SHORT PROBLEM: Please pick out every line in the listing below that contains the word "wall", treating case as significant, and copy each of those lines.

** start EXTRACTED INFORMATION **

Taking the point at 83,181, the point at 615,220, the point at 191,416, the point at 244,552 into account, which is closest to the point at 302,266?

** end EXTRACTED INFORMATION **
** start EXTRACTED INFORMATION **

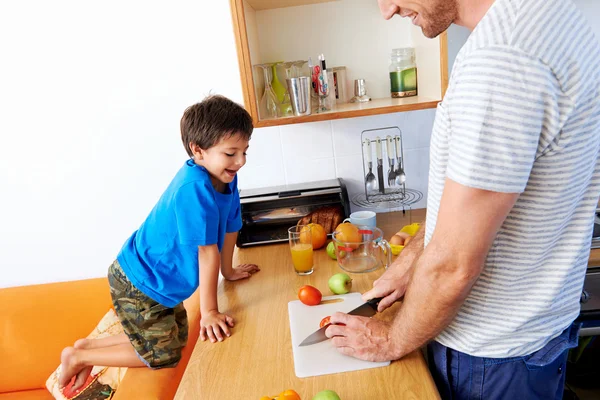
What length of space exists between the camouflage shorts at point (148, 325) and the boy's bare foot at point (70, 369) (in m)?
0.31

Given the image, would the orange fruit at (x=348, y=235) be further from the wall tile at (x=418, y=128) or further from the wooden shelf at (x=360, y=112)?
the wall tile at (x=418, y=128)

** end EXTRACTED INFORMATION **

EXERCISE ANSWER:
Given the image, would the orange fruit at (x=348, y=235) be further from the wall tile at (x=418, y=128) or further from the wooden shelf at (x=360, y=112)?
the wall tile at (x=418, y=128)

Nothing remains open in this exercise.